The order serves as an updated version of the one enacted on January 27, which was thwarted by a federal appeals court. That initial travel ban drew harsh criticism from humanitarian rights organizations. At the same time, many Americans protested because they felt the ban was unconstitutional, based on Islamophobic sentiment, and because travelers with valid immigration papers and visas were barred entry into the country’s airports.

Trump’s controversial stance on immigration has proved to be incredibly divisive, even during a particularly divisive election. On the right, immigration restrictionists favor severe cutbacks on the number of refugees and immigrants allowed into the country. On the left, progressives favor increasing the number of refugees allowed into the country and creating a path to citizenship for millions of undocumented immigrants.

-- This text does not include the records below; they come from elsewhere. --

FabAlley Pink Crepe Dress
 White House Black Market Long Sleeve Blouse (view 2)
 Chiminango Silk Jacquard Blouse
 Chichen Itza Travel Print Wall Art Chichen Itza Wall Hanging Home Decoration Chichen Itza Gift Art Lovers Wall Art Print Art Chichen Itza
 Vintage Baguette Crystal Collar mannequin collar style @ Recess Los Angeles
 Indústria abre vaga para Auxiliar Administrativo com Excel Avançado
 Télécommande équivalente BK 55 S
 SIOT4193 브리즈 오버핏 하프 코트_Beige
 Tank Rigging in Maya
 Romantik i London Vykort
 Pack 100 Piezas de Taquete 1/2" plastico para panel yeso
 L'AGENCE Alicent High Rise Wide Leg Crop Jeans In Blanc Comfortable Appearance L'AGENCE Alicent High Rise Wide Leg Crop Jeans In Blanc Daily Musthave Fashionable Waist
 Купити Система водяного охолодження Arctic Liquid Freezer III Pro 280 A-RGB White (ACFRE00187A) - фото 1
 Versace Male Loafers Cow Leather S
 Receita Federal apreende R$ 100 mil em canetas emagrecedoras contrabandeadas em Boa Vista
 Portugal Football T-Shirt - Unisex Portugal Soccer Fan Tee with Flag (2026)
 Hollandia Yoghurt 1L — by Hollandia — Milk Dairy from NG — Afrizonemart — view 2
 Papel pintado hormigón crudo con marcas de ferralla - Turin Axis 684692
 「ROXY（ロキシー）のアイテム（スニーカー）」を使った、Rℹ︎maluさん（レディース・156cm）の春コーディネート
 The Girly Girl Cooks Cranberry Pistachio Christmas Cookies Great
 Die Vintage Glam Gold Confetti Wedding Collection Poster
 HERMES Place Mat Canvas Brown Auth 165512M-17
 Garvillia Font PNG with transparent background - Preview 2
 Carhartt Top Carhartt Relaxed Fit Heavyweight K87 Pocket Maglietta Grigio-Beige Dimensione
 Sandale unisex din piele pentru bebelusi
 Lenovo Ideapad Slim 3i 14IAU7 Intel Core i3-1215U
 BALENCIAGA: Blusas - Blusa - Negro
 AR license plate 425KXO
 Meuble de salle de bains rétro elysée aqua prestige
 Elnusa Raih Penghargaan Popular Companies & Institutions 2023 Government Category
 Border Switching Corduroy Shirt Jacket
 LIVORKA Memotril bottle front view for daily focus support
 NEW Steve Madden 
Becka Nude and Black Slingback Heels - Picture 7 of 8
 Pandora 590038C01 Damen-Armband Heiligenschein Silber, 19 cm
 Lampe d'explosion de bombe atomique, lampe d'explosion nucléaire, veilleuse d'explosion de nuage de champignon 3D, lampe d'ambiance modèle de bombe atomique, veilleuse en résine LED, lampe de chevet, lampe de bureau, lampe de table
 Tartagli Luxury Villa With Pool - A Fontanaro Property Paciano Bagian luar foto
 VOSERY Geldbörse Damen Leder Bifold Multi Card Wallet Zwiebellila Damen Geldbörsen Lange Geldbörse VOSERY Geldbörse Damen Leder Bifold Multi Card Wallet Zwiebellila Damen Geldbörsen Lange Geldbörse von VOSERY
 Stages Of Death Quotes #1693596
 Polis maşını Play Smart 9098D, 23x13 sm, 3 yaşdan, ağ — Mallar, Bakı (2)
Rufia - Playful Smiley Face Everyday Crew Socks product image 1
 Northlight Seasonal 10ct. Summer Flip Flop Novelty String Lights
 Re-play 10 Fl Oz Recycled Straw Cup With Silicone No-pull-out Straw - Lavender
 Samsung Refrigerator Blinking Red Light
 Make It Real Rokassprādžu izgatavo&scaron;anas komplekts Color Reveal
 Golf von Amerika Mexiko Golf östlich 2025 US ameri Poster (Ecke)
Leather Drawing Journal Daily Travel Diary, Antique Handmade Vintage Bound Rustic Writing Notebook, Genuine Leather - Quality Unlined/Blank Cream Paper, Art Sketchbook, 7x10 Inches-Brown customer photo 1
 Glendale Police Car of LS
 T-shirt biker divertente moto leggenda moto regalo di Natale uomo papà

About 1.6 billion people lack adequate housing around the world, and Europe is also dealing with a massive influx of migrants and refugees trying to avoid war, famine, poverty, or simply a lack of job opportunities in their native countries.

Whereas the first ban barred many visa holders, this new order has some clear exemptions. Besides removing Iraq, Trump has said that permanent residents of the U.S. and current visa holders will no longer be included in this ban.

However, Trump also inserted a clause that says the U.S. will favor those fleeing from religious persecution.

Additionally, this new executive order reverses the indefinite ban on refugees from war-torn Syria. There will instead be a 120-day freeze, which will be reviewed and potentially renewed at the end of four months.

Despite these changes, this law has still emphasized the split between the right and the left. Like many Trump supporters, John F. Kelly, the homeland security secretary, believes that this law will prevent terrorists from entering the country.

“Unregulated, unvetted travel is not a universal privilege, especially when national security is at stake,” Kelly said.

Democratic Minority Leader Charles Schumer countered this remark, explaining that this is a “watered-down ban” that is still “mean-spirited and un-American.”

The ban will be implemented over the next two weeks. Already, state politicians and activist groups are trying to challenge the order in court.